Em sua nova carta, Cappio lembra as promessas do governo de debater o projeto, o que segundo ele não ocorreu. “O sr. não cumpriu sua palavra. O sr. não honrou nosso compromisso. Enganou a mim e à sociedade brasileira”, escreveu. “Portanto, retomo meu jejum e oração. E só será suspenso com a retirada do Exército das obras e o arquivamento definitivo.”

O bispo, como outros críticos do projeto, afirma que há outras propostas para levar água ao resto do Nordeste.

Roberto Malvezzi, da Comissão Pastoral da Terra (CPT), da Igreja Católica, disse que o bispo “está querendo fazer uma reflexão mais profunda para que a sociedade brasileira possa pensar na sua relação com os bens naturais”.

Em nota divulgada na noite de terça-feira, a Conferência Nacional dos Bispos do Brasil (CNBB) afirmou que “o Estado tem a responsabilidade de garantir à população o acesso à água de boa qualidade” e que “é preciso cuidar da revitalização do Rio São Francisco e do respeito ao direito à terra dos povos da região”.

A nota, que defende “um amplo diálogo sobre o tema”, informa ainda que o projeto de transposição do São Francisco “traz consigo muitas implicações, não havendo unanimidade nem mesmo na Igreja, o que julgamos perfeitamente compreensível”.

Cappio diz que vai “até o fim” com a greve de fome

O bispo de Barra (610 km de Salvador, BA), dom Luiz Flávio Cappio, 60, disse estar disposto a manter o jejum até a morte, “se for preciso”. Segundo ele, “o rio e o povo merecem”.

Em entrevista à Folha, por telefone, Cappio afirmou que “ninguém” concorda com seu protesto, por querê-lo vivo, mas diz que não recuará nem a pedido das instâncias superiores da igreja.
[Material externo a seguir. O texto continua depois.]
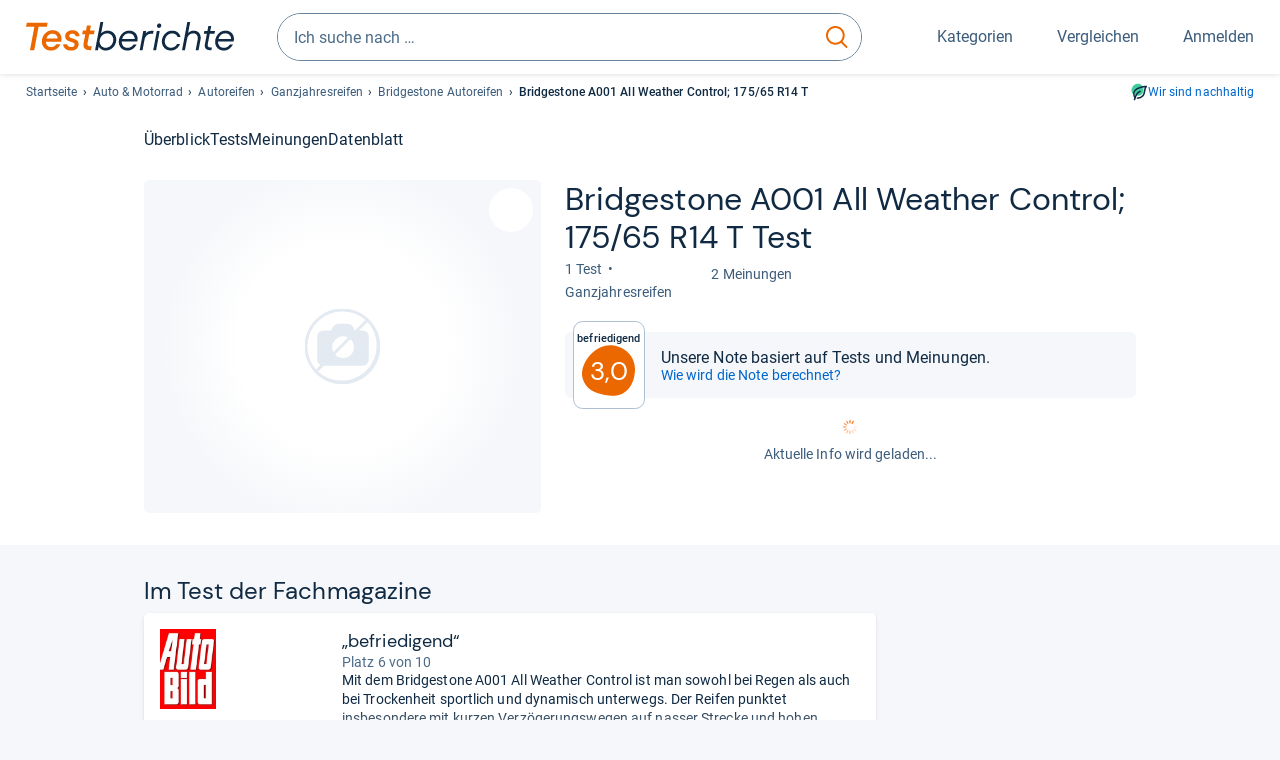

--- FILE ---
content_type: image/svg+xml
request_url: https://www.testberichte.de/img-v5/tb-logo-primary.svg
body_size: 2412
content:
<svg xmlns="http://www.w3.org/2000/svg" fill="none" viewBox="0 0 150 21" xmlns:v="https://vecta.io/nano"><path fill="#EB6800" d="M5.907 19.79H2.872L6.006 3.348H0L.525.558H15.59l-.558 2.806h-5.99L5.908 19.79zM22.613 6.58a5.944 5.944 0 0 1 2.215 2.249 6.13 6.13 0 0 1 .788 3.052c0 .672-.115 1.362-.329 2.067H14.342c.033 1.116.394 2.019 1.05 2.692.673.672 1.576 1.017 2.708 1.017.804 0 1.526-.18 2.15-.525a4.419 4.419 0 0 0 1.558-1.46h3.02c-.722 1.361-1.657 2.428-2.839 3.232s-2.576 1.198-4.168 1.198c-1.198 0-2.281-.263-3.266-.804a5.864 5.864 0 0 1-2.313-2.248c-.558-.952-.837-2.035-.837-3.25a8.32 8.32 0 0 1 .968-3.888 7.862 7.862 0 0 1 2.773-3.003c1.198-.772 2.576-1.149 4.103-1.149 1.312-.016 2.412.263 3.364.82zm-6.318 2.544c-.755.623-1.297 1.444-1.625 2.478h8.107c-.033-1.001-.378-1.822-1.05-2.462-.657-.64-1.543-.951-2.659-.951-1.1 0-2.018.311-2.773.935zm12.175 9.78c-1.083-.804-1.624-1.887-1.657-3.282h2.855c0 .558.263 1.017.804 1.411s1.247.59 2.1.59c.788 0 1.396-.147 1.822-.459s.64-.755.64-1.313c0-.508-.213-.902-.64-1.148-.426-.263-1.1-.509-2.018-.771l-2.15-.755c-.558-.246-1.017-.624-1.411-1.149-.394-.509-.59-1.198-.59-2.035 0-.804.229-1.526.688-2.166s1.083-1.148 1.887-1.51c.788-.393 1.69-.574 2.675-.574s1.871.18 2.659.558 1.394.886 1.837 1.559c.444.656.657 1.395.657 2.232h-2.806c0-.525-.23-.968-.673-1.33s-1.017-.541-1.69-.541c-.69 0-1.264.148-1.674.427-.427.279-.64.656-.64 1.116a1.26 1.26 0 0 0 .64 1.148c.427.246 1.1.492 2.018.755.887.263 1.592.509 2.15.755s1.034.64 1.428 1.148c.394.526.59 1.215.59 2.068a4.04 4.04 0 0 1-.64 2.199c-.426.673-1.05 1.23-1.887 1.641s-1.821.623-2.986.623c-1.559 0-2.905-.41-3.988-1.197zM45.602 8.68l-1.23 6.318-.05.493c0 .508.165.919.493 1.197s.771.427 1.345.427h1.231l-.525 2.658h-1.214c-1.362 0-2.413-.328-3.151-.984s-1.116-1.559-1.116-2.691c0-.378.033-.755.115-1.1l1.23-6.317H40.5l.492-2.642h2.232l.722-3.627H46.8l-.722 3.627h3.413L49 8.68h-3.397z"/><path fill="#102a43" d="M62.077 6.892a6.045 6.045 0 0 1 2.248 2.297c.542.969.804 2.035.804 3.184 0 1.263-.328 2.494-.984 3.676-.656 1.198-1.592 2.15-2.79 2.904-1.198.739-2.56 1.116-4.086 1.116a5.413 5.413 0 0 1-2.855-.804c-.903-.525-1.575-1.215-2.035-2.035l-.492 2.56h-2.068L53.66 0h2.068l-1.543 7.942c1.362-1.263 2.938-1.903 4.76-1.903 1.131.016 2.181.295 3.133.853zM60.29 17.345a5.603 5.603 0 0 0 1.969-2.133c.46-.886.705-1.838.705-2.84a4.38 4.38 0 0 0-.557-2.149 4.353 4.353 0 0 0-1.543-1.64c-.656-.411-1.411-.624-2.248-.624-1.067 0-2.019.262-2.872.804a5.711 5.711 0 0 0-1.985 2.117 5.655 5.655 0 0 0-.722 2.74 4.63 4.63 0 0 0 .574 2.248c.377.69.903 1.23 1.559 1.657.656.41 1.395.624 2.199.624 1.1 0 2.067-.279 2.92-.804zm8.762-3.594v.197c0 1.264.377 2.281 1.132 3.052s1.788 1.149 3.101 1.149c.903 0 1.69-.197 2.396-.59.69-.395 1.33-.969 1.904-1.74h2.198c-.837 1.411-1.805 2.478-2.888 3.183-1.083.722-2.363 1.067-3.823 1.067-1.165 0-2.232-.263-3.167-.771a5.477 5.477 0 0 1-2.2-2.166c-.524-.936-.803-2.002-.803-3.184 0-1.313.312-2.576.952-3.79a7.85 7.85 0 0 1 2.674-2.954c1.149-.755 2.478-1.149 3.988-1.149 1.198 0 2.248.263 3.167.788s1.624 1.23 2.1 2.117c.493.886.722 1.854.722 2.904 0 .657-.098 1.296-.279 1.904H69.052v-.017zm2.034-4.693c-.837.722-1.427 1.658-1.755 2.823h9.074c-.017-1.133-.41-2.068-1.165-2.806s-1.756-1.1-2.987-1.1c-1.263 0-2.313.361-3.167 1.083zm20.955-2.872l-.41 2.002h-1.378a4.55 4.55 0 0 0-3.02 1.133c-.902.754-1.46 1.706-1.706 2.855L84.05 19.79h-2.068l2.61-13.472h2.067l-.328 1.755c.607-.672 1.247-1.165 1.92-1.46s1.526-.443 2.56-.443h1.23v.016zM93.83 19.79h-2.068l2.593-13.472h2.067L93.83 19.79zm7.237-.542a6.01 6.01 0 0 1-2.281-2.297c-.558-.984-.837-2.1-.837-3.364 0-1.23.328-2.428.968-3.594a7.778 7.778 0 0 1 2.675-2.838c1.148-.739 2.445-1.1 3.889-1.1 1.542 0 2.855.41 3.954 1.247a5.47 5.47 0 0 1 2.084 3.282h-2.149c-.296-.804-.788-1.444-1.477-1.903s-1.51-.69-2.412-.69c-1.083 0-2.035.263-2.839.805a5.429 5.429 0 0 0-1.887 2.067 5.788 5.788 0 0 0-.657 2.708c0 .87.181 1.64.558 2.33s.903 1.247 1.576 1.64 1.444.592 2.281.592c.919 0 1.788-.23 2.592-.69a4.547 4.547 0 0 0 1.855-1.92h2.133c-.722 1.461-1.625 2.593-2.724 3.364s-2.478 1.166-4.119 1.166a6.248 6.248 0 0 1-3.183-.805zM97.407 3.15c-.164.329-.36.575-.607.756s-.541.262-.919.262a1.47 1.47 0 0 1-.706-.18 1.376 1.376 0 0 1-.508-.51c-.131-.212-.18-.459-.18-.754 0-.279.065-.541.213-.804s.344-.476.59-.624c.246-.164.542-.246.87-.246.345 0 .64.099.886.28a1.18 1.18 0 0 1 .46.721s.065.197.032.525c-.016.345-.13.575-.13.575zm27.174 4.284c.952.918 1.412 2.133 1.412 3.642 0 .41-.05.87-.132 1.379l-1.394 7.335h-2.068l1.428-7.483.114-.984c0-1.001-.311-1.822-.918-2.429s-1.428-.919-2.462-.919a4.183 4.183 0 0 0-2.822 1.05c-.821.69-1.346 1.658-1.576 2.888l-1.542 7.893h-2.068L116.344 0h2.067l-1.476 7.729c.574-.525 1.197-.952 1.87-1.23a5.096 5.096 0 0 1 2.068-.444c1.526 0 2.773.46 3.708 1.379zm7.959.754l-1.461 7.483a5.185 5.185 0 0 0-.049.575c0 .508.164.918.476 1.197.328.28.771.427 1.362.427h1.231l-.378 1.92h-1.099c-1.165 0-2.084-.279-2.724-.853s-.968-1.346-.968-2.33c0-.181.033-.51.115-.985l1.427-7.417h-2.199l.361-1.87h2.199l.69-3.578h2.067l-.689 3.577h3.43l-.361 1.87h-3.43v-.016zm6.006 5.563v.197c0 1.264.378 2.281 1.132 3.052s1.789 1.149 3.102 1.149c.902 0 1.69-.197 2.396-.59.689-.395 1.329-.969 1.903-1.74h2.199c-.837 1.411-1.805 2.478-2.888 3.183-1.083.722-2.363 1.067-3.824 1.067-1.165 0-2.231-.263-3.167-.771a5.476 5.476 0 0 1-2.198-2.166c-.526-.936-.805-2.002-.805-3.184 0-1.313.312-2.576.952-3.79a7.848 7.848 0 0 1 2.675-2.954c1.149-.755 2.478-1.149 3.988-1.149 1.197 0 2.248.263 3.167.788s1.624 1.23 2.1 2.117c.492.886.722 1.854.722 2.904a6.66 6.66 0 0 1-.279 1.904h-11.175v-.017zm2.035-4.693c-.837.722-1.428 1.658-1.756 2.823h9.075c-.017-1.133-.411-2.068-1.165-2.806s-1.756-1.1-2.987-1.1c-1.28 0-2.33.361-3.167 1.083z"/></svg>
Leia, a seguir, trechos da entrevista.

FOLHA – Qual o limite do protesto?
LUIZ FLÁVIO CAPPIO – Até o fim.

Até a morte?
Claro, se for preciso. O rio e o povo merecem.

O sr. consultou as instâncias superiores da igreja?
Consultei, sim, conversei, mas, na minha opinião, a gente é senhor da própria vida. Deus nos deu a vida para que ela seja doada. Ninguém está de acordo comigo, porque ninguém quer ver o irmão ser sacrificado, mas, se for preciso, eu estou aqui para essa prova.

Mesmo que as instâncias superiores proíbam, o sr. está disposto a manter a greve?
Estou, sim, vou levar adiante. Comuniquei a nunciatura apostólica, que representa o santo padre, comuniquei a CNBB, meu arcebispo, todos. E todos me aconselham: “frei Luiz, não faça isso”, porque têm muito amor e me querem vivo. Mas respeitam meu gesto.

Há espaço para negociação com o governo?
Não. Agora não vai ter barganha. Agora é uma posição definida.